Should Gold Peak Industries (Holdings) Limited (HKG:40) Be Part Of Your Dividend Portfolio?

Is Gold Peak Industries (Holdings) Limited (HKG:40) a good dividend stock? How can we tell? Dividend paying companies with growing earnings can be highly rewarding in the long term. If you are hoping to live on your dividends, it's important to be more stringent with your investments than the average punter. Regular readers know we like to apply the same approach to each dividend stock, and we hope you'll find our analysis useful.

A high yield and a long history of paying dividends is an appealing combination for Gold Peak Industries (Holdings). It would not be a surprise to discover that many investors buy it for the dividends. When buying stocks for their dividends, you should always run through the checks below, to see if the dividend looks sustainable.

Explore this interactive chart for our latest analysis on Gold Peak Industries (Holdings)!

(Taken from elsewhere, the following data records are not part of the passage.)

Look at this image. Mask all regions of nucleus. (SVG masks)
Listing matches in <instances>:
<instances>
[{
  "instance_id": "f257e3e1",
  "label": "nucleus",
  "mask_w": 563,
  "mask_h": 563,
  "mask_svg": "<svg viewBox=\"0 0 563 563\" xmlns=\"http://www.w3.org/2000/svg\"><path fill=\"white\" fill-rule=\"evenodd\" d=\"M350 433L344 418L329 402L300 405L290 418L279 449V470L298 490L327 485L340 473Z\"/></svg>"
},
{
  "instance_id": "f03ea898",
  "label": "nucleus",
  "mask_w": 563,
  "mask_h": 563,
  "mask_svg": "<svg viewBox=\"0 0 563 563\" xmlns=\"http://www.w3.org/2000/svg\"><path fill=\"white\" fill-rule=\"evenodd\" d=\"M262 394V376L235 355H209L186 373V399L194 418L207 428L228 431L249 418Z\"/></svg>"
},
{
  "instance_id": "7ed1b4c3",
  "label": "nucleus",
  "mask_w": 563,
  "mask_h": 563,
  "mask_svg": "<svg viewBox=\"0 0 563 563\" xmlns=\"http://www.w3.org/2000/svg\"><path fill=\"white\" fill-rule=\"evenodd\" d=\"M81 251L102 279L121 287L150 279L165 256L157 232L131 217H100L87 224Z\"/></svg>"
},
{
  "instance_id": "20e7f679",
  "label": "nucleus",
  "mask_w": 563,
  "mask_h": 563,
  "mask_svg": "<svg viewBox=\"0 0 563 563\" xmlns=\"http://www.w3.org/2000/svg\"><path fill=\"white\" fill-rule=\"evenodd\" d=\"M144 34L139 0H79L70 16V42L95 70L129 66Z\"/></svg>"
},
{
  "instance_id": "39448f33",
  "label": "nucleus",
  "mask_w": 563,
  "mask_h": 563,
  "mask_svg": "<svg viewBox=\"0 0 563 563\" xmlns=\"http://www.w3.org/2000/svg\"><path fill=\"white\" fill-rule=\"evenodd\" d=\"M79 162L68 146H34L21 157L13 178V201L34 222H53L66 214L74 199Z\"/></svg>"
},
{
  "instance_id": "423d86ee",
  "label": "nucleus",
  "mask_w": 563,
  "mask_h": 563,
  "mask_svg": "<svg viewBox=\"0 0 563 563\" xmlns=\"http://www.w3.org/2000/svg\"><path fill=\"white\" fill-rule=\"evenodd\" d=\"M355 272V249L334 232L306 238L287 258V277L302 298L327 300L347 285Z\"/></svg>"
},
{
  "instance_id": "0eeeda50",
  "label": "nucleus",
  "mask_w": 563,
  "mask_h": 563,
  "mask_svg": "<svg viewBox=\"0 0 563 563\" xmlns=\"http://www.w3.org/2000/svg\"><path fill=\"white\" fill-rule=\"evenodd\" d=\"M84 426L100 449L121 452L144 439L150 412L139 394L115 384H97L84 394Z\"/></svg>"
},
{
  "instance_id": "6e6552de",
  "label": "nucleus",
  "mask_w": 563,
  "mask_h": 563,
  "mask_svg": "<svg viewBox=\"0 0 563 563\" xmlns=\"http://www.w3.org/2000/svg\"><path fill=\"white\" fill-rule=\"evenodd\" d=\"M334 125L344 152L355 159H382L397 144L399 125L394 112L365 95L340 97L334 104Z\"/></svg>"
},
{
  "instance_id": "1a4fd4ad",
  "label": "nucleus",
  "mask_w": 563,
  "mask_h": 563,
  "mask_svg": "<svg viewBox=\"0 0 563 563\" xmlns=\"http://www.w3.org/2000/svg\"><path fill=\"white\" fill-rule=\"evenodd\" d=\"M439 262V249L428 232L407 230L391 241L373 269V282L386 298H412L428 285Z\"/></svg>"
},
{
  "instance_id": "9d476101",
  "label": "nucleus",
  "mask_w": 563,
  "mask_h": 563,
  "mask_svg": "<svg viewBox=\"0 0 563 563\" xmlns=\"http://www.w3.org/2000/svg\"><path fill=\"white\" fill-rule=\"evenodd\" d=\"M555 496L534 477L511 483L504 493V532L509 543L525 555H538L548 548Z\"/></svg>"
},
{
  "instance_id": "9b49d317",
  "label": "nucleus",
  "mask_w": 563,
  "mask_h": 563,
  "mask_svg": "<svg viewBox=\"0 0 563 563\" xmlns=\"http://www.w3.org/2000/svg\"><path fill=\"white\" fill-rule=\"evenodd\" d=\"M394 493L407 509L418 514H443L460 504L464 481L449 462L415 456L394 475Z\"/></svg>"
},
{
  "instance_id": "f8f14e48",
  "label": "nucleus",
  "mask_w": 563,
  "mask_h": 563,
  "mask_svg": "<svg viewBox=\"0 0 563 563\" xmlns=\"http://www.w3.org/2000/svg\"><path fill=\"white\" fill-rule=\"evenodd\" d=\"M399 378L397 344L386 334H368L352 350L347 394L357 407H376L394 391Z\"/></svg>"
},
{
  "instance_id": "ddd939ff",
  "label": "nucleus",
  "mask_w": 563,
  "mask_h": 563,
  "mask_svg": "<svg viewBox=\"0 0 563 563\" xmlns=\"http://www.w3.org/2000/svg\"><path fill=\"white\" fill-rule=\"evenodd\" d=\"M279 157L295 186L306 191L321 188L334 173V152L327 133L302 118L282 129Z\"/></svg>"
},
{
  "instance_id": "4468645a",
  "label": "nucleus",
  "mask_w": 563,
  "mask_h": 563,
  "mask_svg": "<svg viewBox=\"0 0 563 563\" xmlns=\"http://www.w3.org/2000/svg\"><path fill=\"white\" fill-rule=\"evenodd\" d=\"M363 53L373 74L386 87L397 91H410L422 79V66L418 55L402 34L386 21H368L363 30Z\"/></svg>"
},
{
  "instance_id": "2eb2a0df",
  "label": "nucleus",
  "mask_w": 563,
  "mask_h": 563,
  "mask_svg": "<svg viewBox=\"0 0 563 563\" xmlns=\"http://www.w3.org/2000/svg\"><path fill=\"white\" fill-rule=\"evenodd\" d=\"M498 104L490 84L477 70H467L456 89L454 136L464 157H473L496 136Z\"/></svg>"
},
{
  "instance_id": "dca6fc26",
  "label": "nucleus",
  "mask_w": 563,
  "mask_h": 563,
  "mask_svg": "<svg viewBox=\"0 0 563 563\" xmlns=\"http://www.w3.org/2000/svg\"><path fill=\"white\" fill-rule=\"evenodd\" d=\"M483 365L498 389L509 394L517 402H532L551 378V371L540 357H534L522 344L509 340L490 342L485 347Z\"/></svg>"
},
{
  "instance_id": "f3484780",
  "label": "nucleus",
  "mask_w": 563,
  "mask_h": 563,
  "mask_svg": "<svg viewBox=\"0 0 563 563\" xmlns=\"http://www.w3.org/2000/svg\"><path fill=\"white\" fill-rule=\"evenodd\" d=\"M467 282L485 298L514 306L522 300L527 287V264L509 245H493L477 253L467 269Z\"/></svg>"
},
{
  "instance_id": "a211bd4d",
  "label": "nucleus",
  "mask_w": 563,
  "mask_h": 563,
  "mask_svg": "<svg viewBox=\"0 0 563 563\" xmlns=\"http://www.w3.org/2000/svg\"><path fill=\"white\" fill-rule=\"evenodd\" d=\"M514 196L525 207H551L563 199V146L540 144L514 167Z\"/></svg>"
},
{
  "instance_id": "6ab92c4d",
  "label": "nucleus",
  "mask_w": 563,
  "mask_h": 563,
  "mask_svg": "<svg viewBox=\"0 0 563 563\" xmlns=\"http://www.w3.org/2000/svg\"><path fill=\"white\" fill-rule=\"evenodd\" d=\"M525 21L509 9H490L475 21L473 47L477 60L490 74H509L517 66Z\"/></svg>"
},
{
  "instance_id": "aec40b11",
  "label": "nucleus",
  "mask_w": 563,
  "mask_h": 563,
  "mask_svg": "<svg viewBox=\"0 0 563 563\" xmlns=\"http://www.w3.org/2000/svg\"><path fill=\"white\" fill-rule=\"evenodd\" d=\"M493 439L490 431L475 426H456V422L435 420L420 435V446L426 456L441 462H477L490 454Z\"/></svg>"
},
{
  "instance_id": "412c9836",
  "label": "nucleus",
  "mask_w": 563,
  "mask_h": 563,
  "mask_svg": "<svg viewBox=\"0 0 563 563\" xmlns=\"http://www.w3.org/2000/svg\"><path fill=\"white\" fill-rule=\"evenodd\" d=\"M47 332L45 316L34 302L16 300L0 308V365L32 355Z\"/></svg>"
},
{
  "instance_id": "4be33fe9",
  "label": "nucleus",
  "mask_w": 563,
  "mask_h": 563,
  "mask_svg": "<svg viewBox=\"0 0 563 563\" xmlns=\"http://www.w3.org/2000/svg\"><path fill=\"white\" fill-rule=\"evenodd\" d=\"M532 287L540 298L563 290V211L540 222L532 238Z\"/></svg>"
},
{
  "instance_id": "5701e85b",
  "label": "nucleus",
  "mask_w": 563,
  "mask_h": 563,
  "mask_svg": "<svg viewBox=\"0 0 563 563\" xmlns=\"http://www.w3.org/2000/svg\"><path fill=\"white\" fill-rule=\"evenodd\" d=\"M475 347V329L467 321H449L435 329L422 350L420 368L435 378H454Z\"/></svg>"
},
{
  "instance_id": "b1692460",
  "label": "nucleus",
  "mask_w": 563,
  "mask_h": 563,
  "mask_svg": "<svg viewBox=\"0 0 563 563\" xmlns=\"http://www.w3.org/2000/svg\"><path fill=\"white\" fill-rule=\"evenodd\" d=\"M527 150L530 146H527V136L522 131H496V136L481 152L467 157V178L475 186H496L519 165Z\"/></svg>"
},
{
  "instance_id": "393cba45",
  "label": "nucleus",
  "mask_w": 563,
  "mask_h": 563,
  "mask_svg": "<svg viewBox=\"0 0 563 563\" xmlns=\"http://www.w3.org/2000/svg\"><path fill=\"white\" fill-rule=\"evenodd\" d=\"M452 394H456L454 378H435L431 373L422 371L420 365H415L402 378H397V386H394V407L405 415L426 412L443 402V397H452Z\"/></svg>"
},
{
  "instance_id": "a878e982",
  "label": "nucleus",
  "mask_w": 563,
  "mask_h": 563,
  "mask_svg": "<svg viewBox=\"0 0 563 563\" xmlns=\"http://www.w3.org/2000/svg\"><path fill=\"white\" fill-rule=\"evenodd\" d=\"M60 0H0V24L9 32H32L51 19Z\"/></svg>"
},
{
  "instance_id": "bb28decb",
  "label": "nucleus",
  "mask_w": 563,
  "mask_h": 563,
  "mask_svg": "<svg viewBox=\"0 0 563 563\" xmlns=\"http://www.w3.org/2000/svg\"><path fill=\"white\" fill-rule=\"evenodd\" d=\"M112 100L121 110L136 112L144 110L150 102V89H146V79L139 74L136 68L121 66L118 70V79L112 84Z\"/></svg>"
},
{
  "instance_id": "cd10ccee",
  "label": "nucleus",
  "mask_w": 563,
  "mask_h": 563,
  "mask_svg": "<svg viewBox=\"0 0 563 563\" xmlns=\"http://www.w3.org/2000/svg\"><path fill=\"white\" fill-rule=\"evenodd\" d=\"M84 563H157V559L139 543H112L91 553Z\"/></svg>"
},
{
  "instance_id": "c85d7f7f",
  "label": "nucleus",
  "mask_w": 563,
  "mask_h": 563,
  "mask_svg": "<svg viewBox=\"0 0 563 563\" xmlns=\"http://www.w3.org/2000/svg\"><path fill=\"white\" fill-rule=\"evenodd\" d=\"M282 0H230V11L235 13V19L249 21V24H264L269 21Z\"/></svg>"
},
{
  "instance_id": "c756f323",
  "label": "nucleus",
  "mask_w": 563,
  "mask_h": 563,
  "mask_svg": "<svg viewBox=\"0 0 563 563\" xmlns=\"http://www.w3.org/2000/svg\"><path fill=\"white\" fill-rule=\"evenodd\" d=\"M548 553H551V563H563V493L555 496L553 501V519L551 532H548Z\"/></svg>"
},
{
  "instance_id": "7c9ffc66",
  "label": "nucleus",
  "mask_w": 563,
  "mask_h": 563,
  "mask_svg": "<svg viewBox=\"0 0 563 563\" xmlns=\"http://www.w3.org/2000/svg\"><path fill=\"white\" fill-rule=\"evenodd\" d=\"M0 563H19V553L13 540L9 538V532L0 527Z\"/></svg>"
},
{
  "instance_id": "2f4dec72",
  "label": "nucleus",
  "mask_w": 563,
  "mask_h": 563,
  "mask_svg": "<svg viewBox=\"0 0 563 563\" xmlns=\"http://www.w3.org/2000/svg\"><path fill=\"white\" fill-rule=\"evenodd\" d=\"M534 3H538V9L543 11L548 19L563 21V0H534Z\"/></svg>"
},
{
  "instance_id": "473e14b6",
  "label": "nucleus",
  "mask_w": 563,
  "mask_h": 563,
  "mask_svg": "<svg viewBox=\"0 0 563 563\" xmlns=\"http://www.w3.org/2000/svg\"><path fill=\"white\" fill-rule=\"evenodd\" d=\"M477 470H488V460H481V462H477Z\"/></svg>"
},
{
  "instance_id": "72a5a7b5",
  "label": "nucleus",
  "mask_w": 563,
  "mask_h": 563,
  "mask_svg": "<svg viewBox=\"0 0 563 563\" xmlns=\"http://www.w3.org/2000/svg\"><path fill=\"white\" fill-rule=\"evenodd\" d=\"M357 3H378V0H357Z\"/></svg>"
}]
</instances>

SEHK:40 Historical Dividend Yield, March 23rd 2020
SEHK:40 Historical Dividend Yield, March 23rd 2020

Payout ratios

Dividends are typically paid from company earnings. If a company pays more in dividends than it earned, then the dividend might become unsustainable - hardly an ideal situation. As a result, we should always investigate whether a company can afford its dividend, measured as a percentage of a company's net income after tax. Looking at the data, we can see that 17% of Gold Peak Industries (Holdings)'s profits were paid out as dividends in the last 12 months. Given the low payout ratio, it is hard to envision the dividend coming under threat, barring a catastrophe.

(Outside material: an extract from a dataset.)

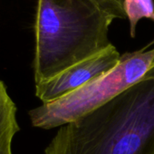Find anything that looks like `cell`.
I'll list each match as a JSON object with an SVG mask.
<instances>
[{"label": "cell", "mask_w": 154, "mask_h": 154, "mask_svg": "<svg viewBox=\"0 0 154 154\" xmlns=\"http://www.w3.org/2000/svg\"><path fill=\"white\" fill-rule=\"evenodd\" d=\"M147 46L121 54L107 73L58 100L29 111L34 127L50 130L62 127L105 104L137 84L154 66V47Z\"/></svg>", "instance_id": "3"}, {"label": "cell", "mask_w": 154, "mask_h": 154, "mask_svg": "<svg viewBox=\"0 0 154 154\" xmlns=\"http://www.w3.org/2000/svg\"><path fill=\"white\" fill-rule=\"evenodd\" d=\"M121 58L112 44L100 53L63 70L53 78L35 85V96L47 103L90 84L115 67Z\"/></svg>", "instance_id": "4"}, {"label": "cell", "mask_w": 154, "mask_h": 154, "mask_svg": "<svg viewBox=\"0 0 154 154\" xmlns=\"http://www.w3.org/2000/svg\"><path fill=\"white\" fill-rule=\"evenodd\" d=\"M17 112V105L8 94L6 85L0 80V154H13V139L20 131Z\"/></svg>", "instance_id": "5"}, {"label": "cell", "mask_w": 154, "mask_h": 154, "mask_svg": "<svg viewBox=\"0 0 154 154\" xmlns=\"http://www.w3.org/2000/svg\"><path fill=\"white\" fill-rule=\"evenodd\" d=\"M125 12L130 21L131 37L135 36L137 23L142 18L154 20V6L152 0H125Z\"/></svg>", "instance_id": "6"}, {"label": "cell", "mask_w": 154, "mask_h": 154, "mask_svg": "<svg viewBox=\"0 0 154 154\" xmlns=\"http://www.w3.org/2000/svg\"><path fill=\"white\" fill-rule=\"evenodd\" d=\"M45 154H154V66L117 97L60 127Z\"/></svg>", "instance_id": "1"}, {"label": "cell", "mask_w": 154, "mask_h": 154, "mask_svg": "<svg viewBox=\"0 0 154 154\" xmlns=\"http://www.w3.org/2000/svg\"><path fill=\"white\" fill-rule=\"evenodd\" d=\"M114 19L93 0H37L35 85L111 45L108 35Z\"/></svg>", "instance_id": "2"}, {"label": "cell", "mask_w": 154, "mask_h": 154, "mask_svg": "<svg viewBox=\"0 0 154 154\" xmlns=\"http://www.w3.org/2000/svg\"><path fill=\"white\" fill-rule=\"evenodd\" d=\"M103 11L115 19H127L125 12V0H93Z\"/></svg>", "instance_id": "7"}]
</instances>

We also measure dividends paid against a company's levered free cash flow, to see if enough cash was generated to cover the dividend. Last year, Gold Peak Industries (Holdings) paid a dividend while reporting negative free cash flow. While there may be an explanation, we think this behaviour is generally not sustainable.

Is Gold Peak Industries (Holdings)'s Balance Sheet Risky?

As Gold Peak Industries (Holdings) has a meaningful amount of debt, we need to check its balance sheet to see if the company might have debt risks. A rough way to check this is with these two simple ratios: a) net debt divided by EBITDA (earnings before interest, tax, depreciation and amortisation), and b) net interest cover. Net debt to EBITDA is a measure of a company's total debt. Net interest cover measures the ability to meet interest payments. Essentially we check that a) the company does not have too much debt, and b) that it can afford to pay the interest. With net debt of 6.26 times its EBITDA, Gold Peak Industries (Holdings) could be described as a highly leveraged company. While some companies can handle this level of leverage, we'd be concerned about the dividend sustainability if there was any risk of an earnings downturn.